Reproduce all of the material exactly as shown.

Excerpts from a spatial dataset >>
— START —

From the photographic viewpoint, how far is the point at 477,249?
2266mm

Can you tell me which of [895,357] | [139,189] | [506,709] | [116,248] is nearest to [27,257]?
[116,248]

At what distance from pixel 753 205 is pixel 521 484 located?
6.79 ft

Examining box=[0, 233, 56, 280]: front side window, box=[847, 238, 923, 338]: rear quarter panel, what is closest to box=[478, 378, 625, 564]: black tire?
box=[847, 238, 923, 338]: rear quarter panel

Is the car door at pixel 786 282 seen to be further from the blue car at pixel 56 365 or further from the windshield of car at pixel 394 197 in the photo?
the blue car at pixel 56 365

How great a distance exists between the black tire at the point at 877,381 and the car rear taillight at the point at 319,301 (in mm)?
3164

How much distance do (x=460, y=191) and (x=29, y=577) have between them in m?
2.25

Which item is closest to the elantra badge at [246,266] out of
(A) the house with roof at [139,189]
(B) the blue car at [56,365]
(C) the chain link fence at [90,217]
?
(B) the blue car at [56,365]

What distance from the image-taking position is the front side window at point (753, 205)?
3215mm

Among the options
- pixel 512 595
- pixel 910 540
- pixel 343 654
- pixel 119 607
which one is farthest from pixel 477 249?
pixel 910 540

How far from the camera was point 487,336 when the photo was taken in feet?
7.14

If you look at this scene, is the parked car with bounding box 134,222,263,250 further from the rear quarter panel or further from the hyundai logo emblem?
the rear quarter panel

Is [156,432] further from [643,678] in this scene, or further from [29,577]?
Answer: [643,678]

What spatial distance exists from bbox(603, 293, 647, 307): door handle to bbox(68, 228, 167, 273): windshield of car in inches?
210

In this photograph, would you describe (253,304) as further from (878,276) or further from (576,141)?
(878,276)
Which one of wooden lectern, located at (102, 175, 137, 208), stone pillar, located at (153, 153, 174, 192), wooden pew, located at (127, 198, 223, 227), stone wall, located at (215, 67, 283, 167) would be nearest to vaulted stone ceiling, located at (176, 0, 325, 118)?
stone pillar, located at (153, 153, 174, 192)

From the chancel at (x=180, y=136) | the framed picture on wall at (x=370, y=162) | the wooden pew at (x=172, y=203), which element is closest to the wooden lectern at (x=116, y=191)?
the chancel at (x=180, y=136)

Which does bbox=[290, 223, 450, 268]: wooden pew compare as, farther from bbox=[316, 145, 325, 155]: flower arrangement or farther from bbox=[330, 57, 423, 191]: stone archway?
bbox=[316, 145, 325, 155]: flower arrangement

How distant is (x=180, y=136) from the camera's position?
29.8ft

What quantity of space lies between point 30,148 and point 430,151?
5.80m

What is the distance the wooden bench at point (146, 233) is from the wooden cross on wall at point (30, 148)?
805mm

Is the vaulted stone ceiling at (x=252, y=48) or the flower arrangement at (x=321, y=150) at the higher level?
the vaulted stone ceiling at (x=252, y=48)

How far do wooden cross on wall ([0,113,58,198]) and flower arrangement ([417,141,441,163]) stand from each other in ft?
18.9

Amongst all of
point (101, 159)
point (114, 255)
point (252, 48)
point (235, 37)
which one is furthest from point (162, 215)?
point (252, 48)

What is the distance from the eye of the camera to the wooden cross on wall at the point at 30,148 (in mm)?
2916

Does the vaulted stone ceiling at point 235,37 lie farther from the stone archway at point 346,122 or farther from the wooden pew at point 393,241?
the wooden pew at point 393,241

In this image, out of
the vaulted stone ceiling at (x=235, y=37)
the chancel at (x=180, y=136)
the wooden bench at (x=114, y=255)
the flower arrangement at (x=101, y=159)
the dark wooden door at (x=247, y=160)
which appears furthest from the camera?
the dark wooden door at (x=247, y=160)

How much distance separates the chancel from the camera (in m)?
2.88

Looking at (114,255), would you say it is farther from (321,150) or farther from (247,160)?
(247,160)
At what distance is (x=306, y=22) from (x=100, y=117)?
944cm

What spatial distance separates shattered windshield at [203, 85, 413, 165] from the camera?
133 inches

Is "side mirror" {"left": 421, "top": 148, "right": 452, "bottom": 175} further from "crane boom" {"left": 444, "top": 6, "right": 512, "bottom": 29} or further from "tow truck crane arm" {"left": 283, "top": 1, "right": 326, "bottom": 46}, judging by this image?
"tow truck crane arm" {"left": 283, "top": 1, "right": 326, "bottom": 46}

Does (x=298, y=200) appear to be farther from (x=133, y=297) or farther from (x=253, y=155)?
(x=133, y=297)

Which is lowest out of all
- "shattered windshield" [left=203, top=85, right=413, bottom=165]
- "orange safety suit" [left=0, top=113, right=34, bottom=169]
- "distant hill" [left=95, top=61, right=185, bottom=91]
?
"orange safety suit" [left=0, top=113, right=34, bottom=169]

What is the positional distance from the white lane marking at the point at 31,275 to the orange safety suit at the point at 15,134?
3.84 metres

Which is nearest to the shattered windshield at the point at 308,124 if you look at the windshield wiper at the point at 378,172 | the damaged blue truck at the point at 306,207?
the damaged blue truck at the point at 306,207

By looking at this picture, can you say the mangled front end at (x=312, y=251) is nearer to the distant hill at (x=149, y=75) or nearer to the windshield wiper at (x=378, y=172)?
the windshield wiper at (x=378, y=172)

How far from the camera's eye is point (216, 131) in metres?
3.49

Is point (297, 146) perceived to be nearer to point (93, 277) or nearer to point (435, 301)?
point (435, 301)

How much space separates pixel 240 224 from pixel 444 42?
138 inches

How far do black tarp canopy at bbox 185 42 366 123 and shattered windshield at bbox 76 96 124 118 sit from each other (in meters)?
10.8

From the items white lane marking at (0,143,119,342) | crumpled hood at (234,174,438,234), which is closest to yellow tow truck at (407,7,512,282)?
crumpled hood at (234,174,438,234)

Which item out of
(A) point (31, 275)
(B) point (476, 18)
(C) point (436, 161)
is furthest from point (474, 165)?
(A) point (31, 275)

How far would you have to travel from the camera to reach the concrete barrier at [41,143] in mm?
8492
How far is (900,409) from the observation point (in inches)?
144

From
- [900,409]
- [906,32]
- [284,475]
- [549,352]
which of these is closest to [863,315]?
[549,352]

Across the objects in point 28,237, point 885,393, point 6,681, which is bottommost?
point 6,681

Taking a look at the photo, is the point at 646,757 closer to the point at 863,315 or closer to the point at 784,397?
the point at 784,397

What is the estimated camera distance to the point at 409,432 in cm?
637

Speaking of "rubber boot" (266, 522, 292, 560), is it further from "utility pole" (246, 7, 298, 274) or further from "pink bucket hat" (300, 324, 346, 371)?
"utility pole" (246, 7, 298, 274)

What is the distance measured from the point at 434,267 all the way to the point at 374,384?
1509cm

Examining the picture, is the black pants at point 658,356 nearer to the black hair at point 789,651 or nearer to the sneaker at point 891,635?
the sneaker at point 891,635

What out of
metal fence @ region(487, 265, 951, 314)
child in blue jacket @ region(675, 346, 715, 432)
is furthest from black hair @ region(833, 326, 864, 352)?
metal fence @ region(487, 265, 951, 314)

— END —

Complete response >>
From the photographic viewpoint, how far is the point at 477,249?
2266mm

Can you tell me which of [895,357] | [139,189] | [506,709] | [116,248] is nearest to [27,257]?
[116,248]

At what distance from pixel 753 205 is pixel 521 484 located?
6.79 ft

Examining box=[0, 233, 56, 280]: front side window, box=[847, 238, 923, 338]: rear quarter panel, what is closest to box=[478, 378, 625, 564]: black tire?
box=[847, 238, 923, 338]: rear quarter panel

Is the car door at pixel 786 282 seen to be further from the blue car at pixel 56 365 or further from the windshield of car at pixel 394 197 in the photo?
the blue car at pixel 56 365

How great a distance exists between the black tire at the point at 877,381 and the car rear taillight at the point at 319,301 (in mm)?
3164

How much distance do (x=460, y=191) and (x=29, y=577) have between them in m?
2.25

Which item is closest to the elantra badge at [246,266] out of
(A) the house with roof at [139,189]
(B) the blue car at [56,365]
(C) the chain link fence at [90,217]
?
(B) the blue car at [56,365]

What distance from the image-taking position is the front side window at point (753, 205)?
3215mm

Among the options
- pixel 512 595
- pixel 910 540
- pixel 343 654
- pixel 119 607
which one is farthest from pixel 477 249?
pixel 910 540

How far from the camera was point 487,336 when the photo was taken in feet?
7.14

If you look at this scene, is the parked car with bounding box 134,222,263,250 further from the rear quarter panel or further from the hyundai logo emblem?
the rear quarter panel

Is [156,432] further from [643,678] in this scene, or further from [29,577]?
Answer: [643,678]

What spatial distance exists from bbox(603, 293, 647, 307): door handle to bbox(68, 228, 167, 273): windshield of car in inches?
210

In this photograph, would you describe (253,304) as further from (878,276) or further from (576,141)?
(878,276)
Which one of wooden lectern, located at (102, 175, 137, 208), stone pillar, located at (153, 153, 174, 192), wooden pew, located at (127, 198, 223, 227), stone wall, located at (215, 67, 283, 167) would be nearest to vaulted stone ceiling, located at (176, 0, 325, 118)?
stone pillar, located at (153, 153, 174, 192)

From the chancel at (x=180, y=136) | the framed picture on wall at (x=370, y=162) | the wooden pew at (x=172, y=203), which element is closest to the wooden lectern at (x=116, y=191)?
the chancel at (x=180, y=136)

Which does bbox=[290, 223, 450, 268]: wooden pew compare as, farther from bbox=[316, 145, 325, 155]: flower arrangement or farther from bbox=[330, 57, 423, 191]: stone archway?
bbox=[316, 145, 325, 155]: flower arrangement

How distant is (x=180, y=136) from the camera's position?
29.8ft

What quantity of space lies between point 30,148 and point 430,151?
5.80m

What is the distance the wooden bench at point (146, 233) is from the wooden cross on wall at point (30, 148)?
805mm

Is the vaulted stone ceiling at (x=252, y=48) or the flower arrangement at (x=321, y=150) at the higher level?
the vaulted stone ceiling at (x=252, y=48)

How far do wooden cross on wall ([0,113,58,198]) and flower arrangement ([417,141,441,163]) stand from each other in ft?
18.9

Amongst all of
point (101, 159)
point (114, 255)
point (252, 48)
point (235, 37)
which one is furthest from point (162, 215)?
point (252, 48)

What is the distance from the eye of the camera to the wooden cross on wall at the point at 30,148 (in mm)?
2916

Does the vaulted stone ceiling at point 235,37 lie farther from the stone archway at point 346,122 or farther from the wooden pew at point 393,241?
the wooden pew at point 393,241

In this image, out of
the vaulted stone ceiling at (x=235, y=37)
the chancel at (x=180, y=136)
the wooden bench at (x=114, y=255)
the flower arrangement at (x=101, y=159)
the dark wooden door at (x=247, y=160)
which appears furthest from the camera?
the dark wooden door at (x=247, y=160)

How much distance separates the chancel from the camera (in m)?
2.88

Looking at (114,255), would you say it is farther from (321,150) or farther from (247,160)?
(247,160)
At what distance is (x=306, y=22) from (x=100, y=117)?
944cm

What spatial distance separates shattered windshield at [203, 85, 413, 165] from the camera?
133 inches

Is "side mirror" {"left": 421, "top": 148, "right": 452, "bottom": 175} further from "crane boom" {"left": 444, "top": 6, "right": 512, "bottom": 29} or further from "tow truck crane arm" {"left": 283, "top": 1, "right": 326, "bottom": 46}, judging by this image?
"tow truck crane arm" {"left": 283, "top": 1, "right": 326, "bottom": 46}

Does (x=298, y=200) appear to be farther from (x=133, y=297) or farther from (x=253, y=155)?
(x=133, y=297)

Which is lowest out of all
- "shattered windshield" [left=203, top=85, right=413, bottom=165]
- "orange safety suit" [left=0, top=113, right=34, bottom=169]
- "distant hill" [left=95, top=61, right=185, bottom=91]
?
"orange safety suit" [left=0, top=113, right=34, bottom=169]

What is the positional distance from the white lane marking at the point at 31,275 to the orange safety suit at the point at 15,134?
3.84 metres

Which is nearest to the shattered windshield at the point at 308,124 if you look at the windshield wiper at the point at 378,172 | the damaged blue truck at the point at 306,207?
the damaged blue truck at the point at 306,207

By looking at this picture, can you say the mangled front end at (x=312, y=251) is nearer to the distant hill at (x=149, y=75) or nearer to the windshield wiper at (x=378, y=172)?
the windshield wiper at (x=378, y=172)

How far from the camera's eye is point (216, 131) in metres?
3.49

Is point (297, 146) perceived to be nearer to point (93, 277) or nearer to point (435, 301)?
point (435, 301)

How much space separates pixel 240 224 from pixel 444 42?
138 inches

How far do black tarp canopy at bbox 185 42 366 123 and shattered windshield at bbox 76 96 124 118 sit from each other (in meters)?
10.8

From the items white lane marking at (0,143,119,342) | crumpled hood at (234,174,438,234), which is closest to yellow tow truck at (407,7,512,282)?
crumpled hood at (234,174,438,234)

Which item out of
(A) point (31, 275)
(B) point (476, 18)
(C) point (436, 161)
is furthest from point (474, 165)?
(A) point (31, 275)

How far would you have to travel from the camera to reach the concrete barrier at [41,143] in mm?
8492
How far is (900,409) from the observation point (in inches)?
144

From
- [900,409]
- [906,32]
- [284,475]
- [549,352]
which of these is closest to [863,315]?
[549,352]

Across the objects in point 28,237, point 885,393, point 6,681, which is bottommost?
point 6,681

Taking a look at the photo, is the point at 646,757 closer to the point at 863,315 or closer to the point at 784,397?
the point at 784,397

What is the estimated camera distance to the point at 409,432 in cm?
637

Speaking of "rubber boot" (266, 522, 292, 560), is it further from "utility pole" (246, 7, 298, 274) or further from "pink bucket hat" (300, 324, 346, 371)?
"utility pole" (246, 7, 298, 274)

What is the distance measured from the point at 434,267 all the way to the point at 374,384?
1509cm

Examining the picture, is the black pants at point 658,356 nearer to the black hair at point 789,651 or nearer to the sneaker at point 891,635?
the sneaker at point 891,635

What out of
metal fence @ region(487, 265, 951, 314)
child in blue jacket @ region(675, 346, 715, 432)
is furthest from black hair @ region(833, 326, 864, 352)?
metal fence @ region(487, 265, 951, 314)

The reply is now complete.